Fix Kubernetes Node NotReady: Node node-1 status is now: NodeNotReady

What happened

You checked your cluster and noticed pods stuck in Pending state. Running kubectl get nodes shows one or more nodes with NotReady status. The control plane event log says:

Node node-1 status is now: NodeNotReady

The scheduler stops placing new pods on that node immediately. Pods already running there may get evicted depending on your tolerations — usually after 5 minutes by default. Time to find the actual cause.

Quick triage — what to check first

SSH into the affected node before anything else. The vast majority of root causes live on the node itself, not in the API server.

1. Check node status and conditions

kubectl get nodes
kubectl describe node node-1

Scroll to the Conditions section in the describe output. Four fields tell you almost everything:

Ready — should be True. False or Unknown means kubelet isn't communicating with the control plane.
MemoryPressure / DiskPressure / PIDPressure — any of these True means resource exhaustion on the node.
NetworkUnavailable — points to a CNI plugin problem.

2. Check kubelet status on the node

systemctl status kubelet
journalctl -u kubelet -n 100 --no-pager

Kubelet is the agent that reports node health to the control plane. When it crashes or stops, the node flips to NotReady within 40 seconds — that's the default node-monitor-grace-period. The journal almost always tells you exactly what went wrong within the first 10 lines.

Common causes and fixes

Cause 1: kubelet is stopped or crashed

Nine times out of ten, this is it. The kubelet process died quietly and nothing restarted it.

# Restart kubelet
systemctl restart kubelet
systemctl enable kubelet

# Watch the node recover
kubectl get nodes -w

Still crashing? Follow the logs in real time:

journalctl -u kubelet -f

Three sub-causes show up repeatedly: a misconfigured /var/lib/kubelet/config.yaml, an expired TLS certificate, or a cgroup driver mismatch. That last one trips people up — the node runs cgroupfs but the cluster was configured for systemd, or vice versa.

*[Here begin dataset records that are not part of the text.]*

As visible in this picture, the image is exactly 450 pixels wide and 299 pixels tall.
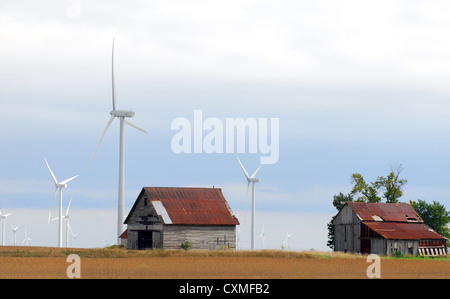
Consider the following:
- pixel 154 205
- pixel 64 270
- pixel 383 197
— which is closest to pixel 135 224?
pixel 154 205

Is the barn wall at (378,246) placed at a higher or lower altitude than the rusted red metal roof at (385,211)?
lower

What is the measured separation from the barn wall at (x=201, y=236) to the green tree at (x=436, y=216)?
1411 inches

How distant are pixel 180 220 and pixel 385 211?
26.0 meters

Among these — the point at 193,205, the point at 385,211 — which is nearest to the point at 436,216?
the point at 385,211

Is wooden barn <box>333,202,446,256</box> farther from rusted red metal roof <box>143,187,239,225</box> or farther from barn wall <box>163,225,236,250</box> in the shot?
barn wall <box>163,225,236,250</box>

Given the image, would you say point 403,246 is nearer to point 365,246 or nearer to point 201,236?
point 365,246

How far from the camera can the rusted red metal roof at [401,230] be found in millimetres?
75438

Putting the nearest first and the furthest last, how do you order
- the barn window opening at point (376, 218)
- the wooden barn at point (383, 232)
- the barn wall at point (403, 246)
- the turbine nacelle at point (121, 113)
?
the barn wall at point (403, 246) → the wooden barn at point (383, 232) → the turbine nacelle at point (121, 113) → the barn window opening at point (376, 218)

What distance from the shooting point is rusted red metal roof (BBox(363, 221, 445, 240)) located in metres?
75.4

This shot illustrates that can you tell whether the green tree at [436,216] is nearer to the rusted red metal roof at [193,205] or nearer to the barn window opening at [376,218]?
the barn window opening at [376,218]

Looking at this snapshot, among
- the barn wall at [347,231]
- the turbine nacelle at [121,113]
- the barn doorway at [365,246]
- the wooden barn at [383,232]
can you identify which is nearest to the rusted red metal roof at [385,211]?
the wooden barn at [383,232]

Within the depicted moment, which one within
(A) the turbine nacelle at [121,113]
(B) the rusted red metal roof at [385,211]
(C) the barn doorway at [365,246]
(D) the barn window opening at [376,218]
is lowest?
(C) the barn doorway at [365,246]

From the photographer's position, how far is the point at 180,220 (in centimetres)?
6781

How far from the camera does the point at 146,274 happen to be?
121 ft
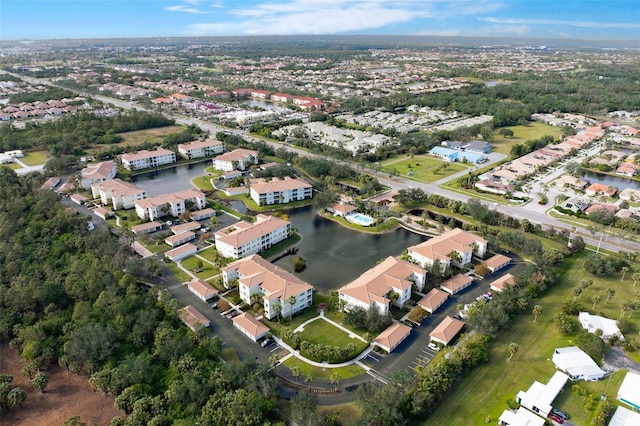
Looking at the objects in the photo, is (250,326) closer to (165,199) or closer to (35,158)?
(165,199)

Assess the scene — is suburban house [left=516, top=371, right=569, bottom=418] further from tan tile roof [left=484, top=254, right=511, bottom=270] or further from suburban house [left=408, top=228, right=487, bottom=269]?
tan tile roof [left=484, top=254, right=511, bottom=270]

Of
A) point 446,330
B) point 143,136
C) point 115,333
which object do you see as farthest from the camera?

Check for the mismatch like this:

# Docker runtime
docker info | grep -i cgroup

# containerd runtime
containerd config dump | grep -i cgroup

# What kubelet expects
cat /var/lib/kubelet/config.yaml | grep cgroupDriver

If they differ, update /var/lib/kubelet/config.yaml to match the runtime, then restart kubelet.

Cause 2: Disk pressure

Disk fills up faster than most people expect on busy nodes. Once usage crosses the eviction threshold — 85% by default — kubelet sets DiskPressure=True and marks the node unschedulable.

# On the node
df -h
du -sh /var/lib/docker/*      # Docker runtime
du -sh /var/lib/containerd/   # containerd runtime

# Look for eviction messages
journalctl -u kubelet | grep -i evict

Container images and old logs are usually the culprits. Clean them up fast:

# Docker
docker system prune -af

# containerd
crictl rmi --prune

# Trim old journal logs
journalctl --vacuum-time=3d

Cause 3: Memory pressure or OOM kill

# Check for recent OOM kills
dmesg | grep -i oom
cat /proc/meminfo | grep -i available

The kernel OOM killer acts fast — it can terminate kubelet itself to reclaim memory. Restarting kubelet gets the node back, but without resource limits on your pods, the same thing happens again in an hour. Find what's consuming memory and add resources.limits.memory to those pods.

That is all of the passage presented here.